Sag, träumst du eben, daß mit leichten Füßen
sich Ziegen auf beblühte Felsen legen?

Sag, träumst du wohl, daß auf bemoosten Wegen
die Quelle plaudert in verzierten Tönen,
– ein rosig blauer Vogel durch die schönen
Spinnfäden bricht, und Hasen scheu sich regen?
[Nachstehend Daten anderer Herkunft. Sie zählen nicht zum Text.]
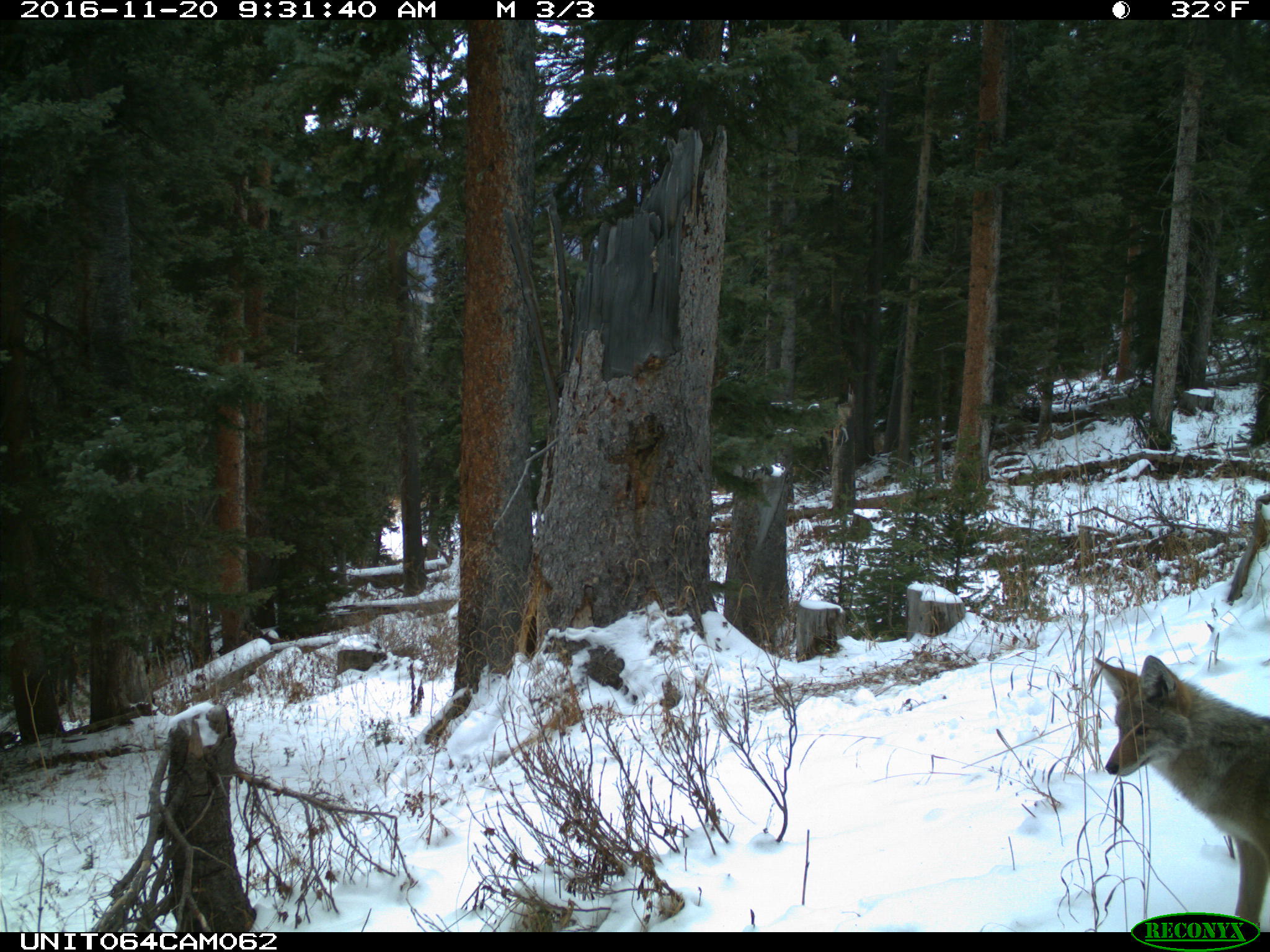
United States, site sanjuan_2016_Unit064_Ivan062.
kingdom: Animalia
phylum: Chordata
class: Mammalia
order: Carnivora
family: Canidae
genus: Canis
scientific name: Canis latrans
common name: coyote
Canis latrans (coyote).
Schaust du den Mond als Lotos nun im Traum?
Träumst du, daß Goldschnee vom Akazienbaum
in tiefen Brunnen träuft mit Myrrhenduft, –

Vielleicht auch, daß dein Mund in Brunnengruft
auf Silberwasser so gespiegelt steht,
daß ich ihn Rose glaub, vom Wind verweht? – –

(De l'Angélus de l'Aube à l'Angélus du Soir)

Sonntag

Am Sonntag stehn Wälder im Festeszeichen,
wird man wohl tanzen unter den Eichen?
Was weiß ich? – Ich weiß es ja nicht –
ein Blatt flattert nieder im Licht …
und mehr weiß ich nicht.

Die Kirche; man singt; da ein Huhn. –
Die Bäuerin singt bei der Feier;
der Wind will im Azur nicht ruhn, –
tanzt man wohl heut unter Eichen?
Ich weiß es, ich weiß es nicht.

Mein betrübtes Herz will nicht ruhn.
Tanzt man wohl unter den Eichen?
Aber du weißt doch, der Wald steht im Festeszeichen! –
Heißt dies denken wohl Dichter bleiben?
Ich weiß nicht, was weiß ich denn!
Laß ich von Träumen mich treiben? –
O die Sonne, – wie gut läßt sich's ruhn, –
o die Kleine, die Bäuerin,
der ich sagte: Ihr singt so schön.

Tanzt sie wohl unter den Eichen? –
Ich möchte, ich möchte gleichen
den leichten, den ganz befreiten,
– denen die Trauer entgleitet
wie den Bäumen die fallenden Beeren, –
den Wäldern im Festeszeichen.

(Clairières dans le ciel)

Weil ich, du liebliche Lerche, gelitten,
weiß ich dein Leid, denn ich war wir Beide;
ich weiß dein Erwachen, das Nächte zerschnitten,
und die Sehnsüchte, die deine Brust verwunden.
Und es ist mir zuweilen in stummen Sekunden,
als wäre vertrauend dein liebes Haupt, –
o du Schwester vom Flachs, den das Licht bestaubt, –
als wäre dein neigendes Haupt nun gegeben
lastend in Ewigkeit, schwer auf mein Leben.